| Do this |
Turn the rows below, from the line containing "Tell me how" through the line containing "Visually, which is", into a JSON list of strings with one string per line, leaving out blank lines.

| Dataset rows |
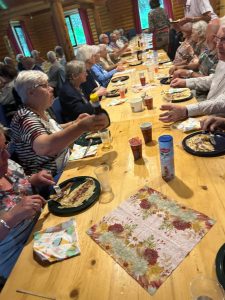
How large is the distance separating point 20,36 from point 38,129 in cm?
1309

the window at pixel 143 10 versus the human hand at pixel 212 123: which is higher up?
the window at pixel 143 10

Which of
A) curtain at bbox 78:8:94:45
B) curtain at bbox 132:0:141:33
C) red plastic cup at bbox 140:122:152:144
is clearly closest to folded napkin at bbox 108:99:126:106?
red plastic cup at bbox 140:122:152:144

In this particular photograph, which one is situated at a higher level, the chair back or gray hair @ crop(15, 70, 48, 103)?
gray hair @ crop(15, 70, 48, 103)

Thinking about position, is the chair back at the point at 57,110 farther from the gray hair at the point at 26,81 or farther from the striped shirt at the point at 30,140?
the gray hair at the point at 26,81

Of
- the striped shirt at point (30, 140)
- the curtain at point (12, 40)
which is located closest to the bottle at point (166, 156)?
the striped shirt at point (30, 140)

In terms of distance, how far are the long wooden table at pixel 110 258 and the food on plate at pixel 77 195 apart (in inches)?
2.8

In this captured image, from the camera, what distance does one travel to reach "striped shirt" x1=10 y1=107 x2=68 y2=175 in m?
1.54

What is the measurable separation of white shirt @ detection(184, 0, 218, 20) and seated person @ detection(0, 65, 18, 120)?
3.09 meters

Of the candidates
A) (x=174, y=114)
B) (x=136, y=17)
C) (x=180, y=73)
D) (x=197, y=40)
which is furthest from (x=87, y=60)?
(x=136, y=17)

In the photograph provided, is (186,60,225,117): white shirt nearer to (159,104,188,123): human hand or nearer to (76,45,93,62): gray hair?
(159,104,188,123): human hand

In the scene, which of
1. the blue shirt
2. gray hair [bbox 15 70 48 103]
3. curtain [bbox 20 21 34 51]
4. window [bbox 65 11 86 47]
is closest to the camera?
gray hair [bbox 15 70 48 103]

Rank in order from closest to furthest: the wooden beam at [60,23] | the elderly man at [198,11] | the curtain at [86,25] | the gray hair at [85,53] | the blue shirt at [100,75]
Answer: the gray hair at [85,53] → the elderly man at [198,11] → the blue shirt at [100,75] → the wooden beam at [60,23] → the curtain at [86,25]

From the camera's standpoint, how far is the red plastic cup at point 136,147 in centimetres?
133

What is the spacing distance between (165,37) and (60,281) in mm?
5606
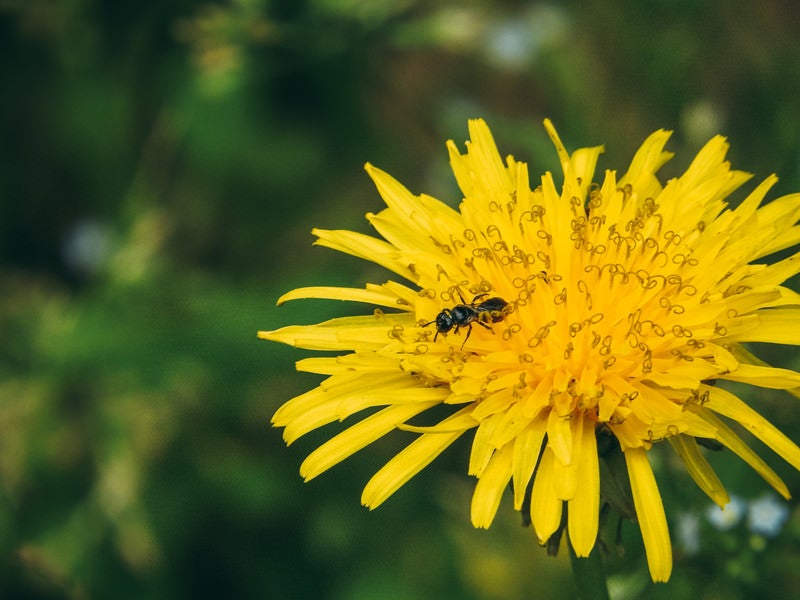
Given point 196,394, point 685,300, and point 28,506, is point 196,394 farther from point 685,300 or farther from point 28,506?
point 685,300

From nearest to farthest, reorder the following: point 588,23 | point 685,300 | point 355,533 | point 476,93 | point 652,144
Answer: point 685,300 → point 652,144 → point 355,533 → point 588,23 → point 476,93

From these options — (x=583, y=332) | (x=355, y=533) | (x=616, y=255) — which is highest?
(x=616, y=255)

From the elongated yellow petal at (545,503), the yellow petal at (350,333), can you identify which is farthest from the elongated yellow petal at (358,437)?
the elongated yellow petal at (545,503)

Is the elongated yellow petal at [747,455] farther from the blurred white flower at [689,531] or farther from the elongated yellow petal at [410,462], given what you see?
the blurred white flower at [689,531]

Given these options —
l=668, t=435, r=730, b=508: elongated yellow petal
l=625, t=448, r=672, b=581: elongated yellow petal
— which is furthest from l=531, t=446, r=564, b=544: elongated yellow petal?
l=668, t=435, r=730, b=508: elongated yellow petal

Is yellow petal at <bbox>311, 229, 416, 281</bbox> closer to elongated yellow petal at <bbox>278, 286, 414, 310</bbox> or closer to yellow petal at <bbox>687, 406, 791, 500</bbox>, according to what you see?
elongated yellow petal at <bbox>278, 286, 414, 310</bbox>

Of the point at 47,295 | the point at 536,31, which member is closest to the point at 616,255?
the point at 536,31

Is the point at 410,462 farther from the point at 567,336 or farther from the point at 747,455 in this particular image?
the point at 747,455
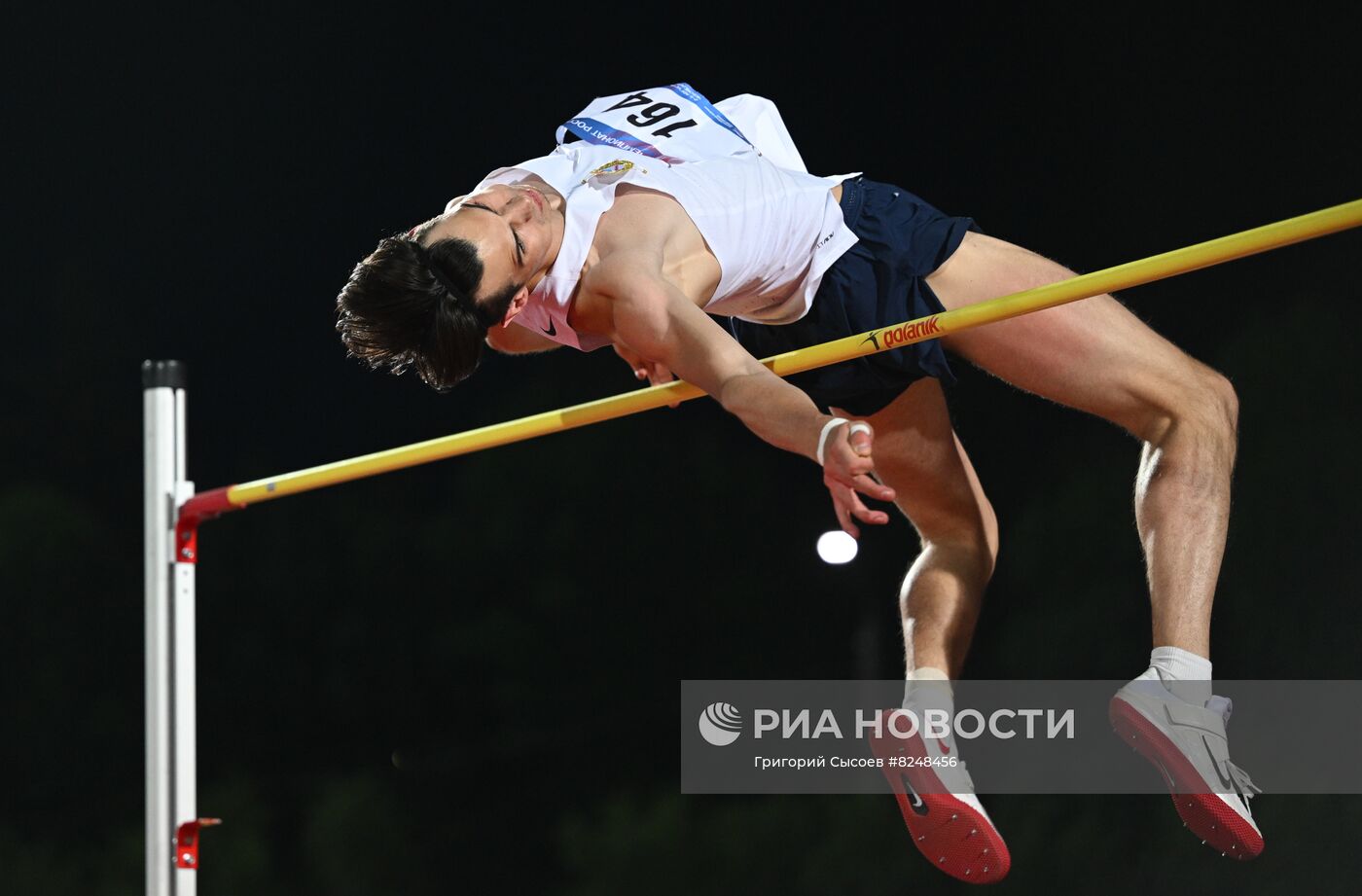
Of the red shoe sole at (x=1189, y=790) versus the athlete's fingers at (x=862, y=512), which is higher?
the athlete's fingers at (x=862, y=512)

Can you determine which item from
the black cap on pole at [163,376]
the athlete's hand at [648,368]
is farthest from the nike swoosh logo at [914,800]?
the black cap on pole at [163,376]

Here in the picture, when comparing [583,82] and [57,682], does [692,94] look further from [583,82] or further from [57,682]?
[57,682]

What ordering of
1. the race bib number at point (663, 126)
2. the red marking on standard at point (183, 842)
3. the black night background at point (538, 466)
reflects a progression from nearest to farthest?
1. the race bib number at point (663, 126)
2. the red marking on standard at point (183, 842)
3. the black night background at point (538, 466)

---

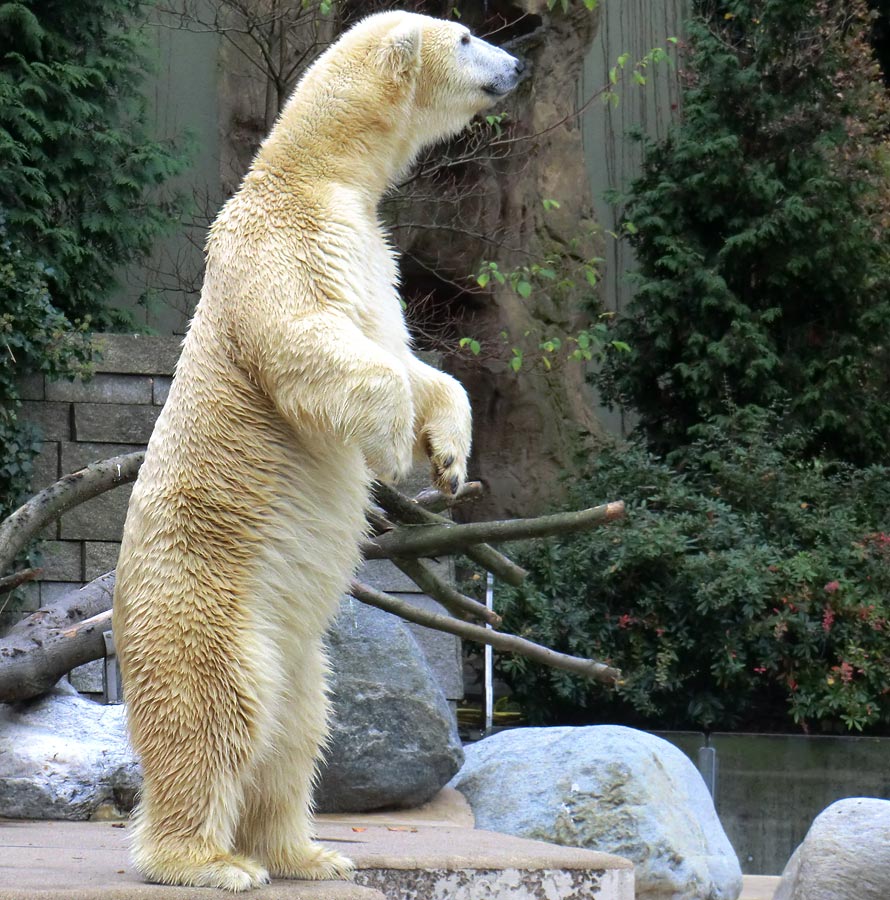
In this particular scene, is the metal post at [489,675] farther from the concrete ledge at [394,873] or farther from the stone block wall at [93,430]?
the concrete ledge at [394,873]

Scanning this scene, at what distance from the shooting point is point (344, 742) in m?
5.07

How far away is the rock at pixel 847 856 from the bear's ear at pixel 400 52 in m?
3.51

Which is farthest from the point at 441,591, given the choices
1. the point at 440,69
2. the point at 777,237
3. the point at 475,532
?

--

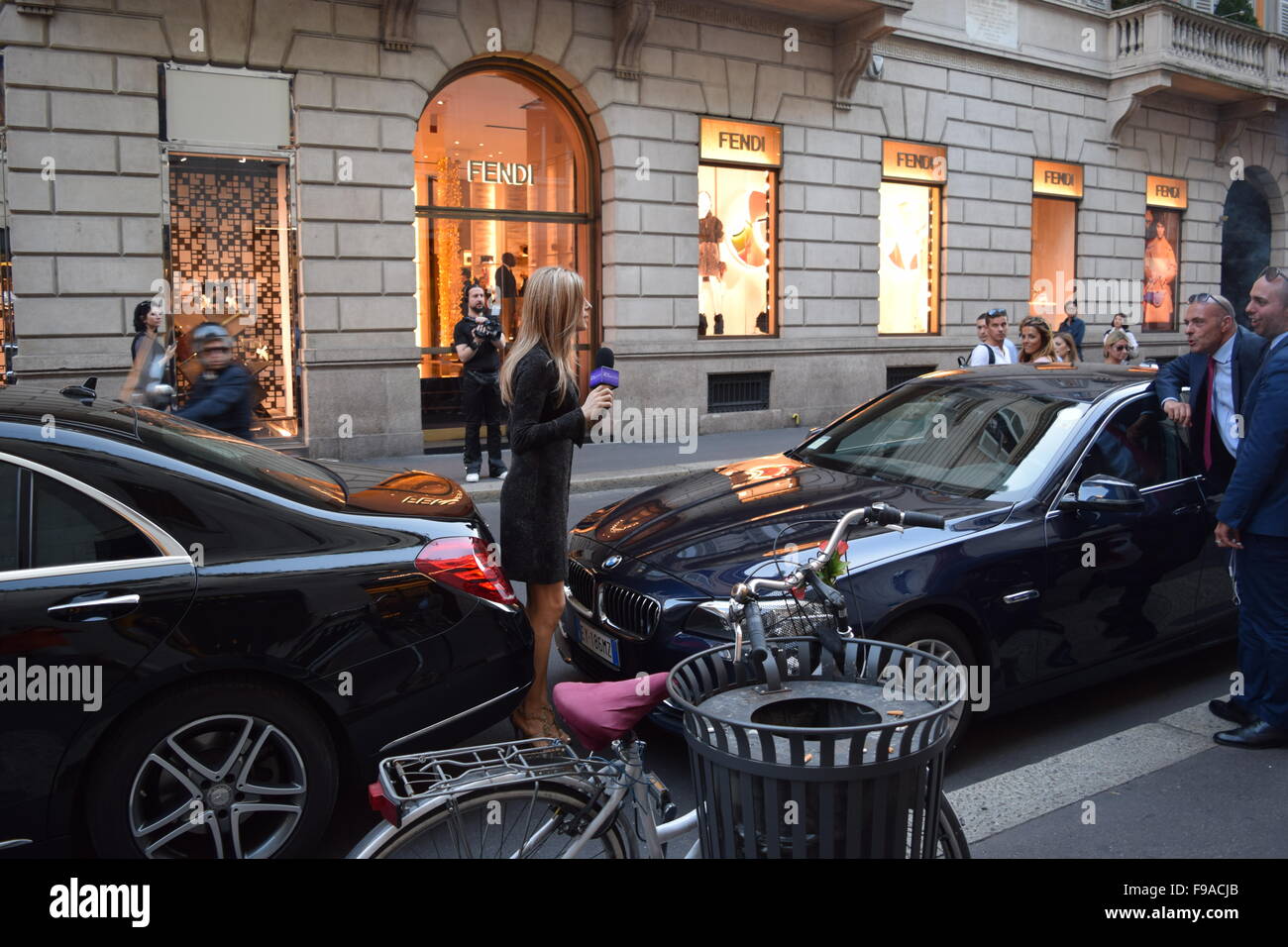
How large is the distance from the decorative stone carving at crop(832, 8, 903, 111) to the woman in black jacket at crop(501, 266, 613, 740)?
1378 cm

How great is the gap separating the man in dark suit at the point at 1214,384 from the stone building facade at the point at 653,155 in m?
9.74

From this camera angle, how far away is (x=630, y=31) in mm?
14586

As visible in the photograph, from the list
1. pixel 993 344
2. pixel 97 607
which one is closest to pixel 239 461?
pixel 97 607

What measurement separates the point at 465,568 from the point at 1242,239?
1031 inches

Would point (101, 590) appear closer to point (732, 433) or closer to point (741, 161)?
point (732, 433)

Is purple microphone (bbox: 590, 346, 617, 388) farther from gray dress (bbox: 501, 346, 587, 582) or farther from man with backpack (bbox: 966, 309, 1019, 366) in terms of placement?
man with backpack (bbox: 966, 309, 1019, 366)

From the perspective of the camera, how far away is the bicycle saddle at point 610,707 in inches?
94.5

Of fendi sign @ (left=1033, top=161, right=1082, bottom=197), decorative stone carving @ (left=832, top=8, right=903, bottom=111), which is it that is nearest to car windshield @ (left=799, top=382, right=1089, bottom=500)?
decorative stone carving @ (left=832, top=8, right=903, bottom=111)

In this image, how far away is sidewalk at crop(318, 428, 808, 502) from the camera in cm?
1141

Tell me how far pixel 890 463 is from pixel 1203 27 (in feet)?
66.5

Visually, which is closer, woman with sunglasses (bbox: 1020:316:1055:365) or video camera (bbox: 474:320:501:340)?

| Written response |
[
  "Tell me how far pixel 890 463 is from pixel 1203 27 (in feet)?",
  "66.5",
  "Visually, which is closer, woman with sunglasses (bbox: 1020:316:1055:365) or video camera (bbox: 474:320:501:340)?"
]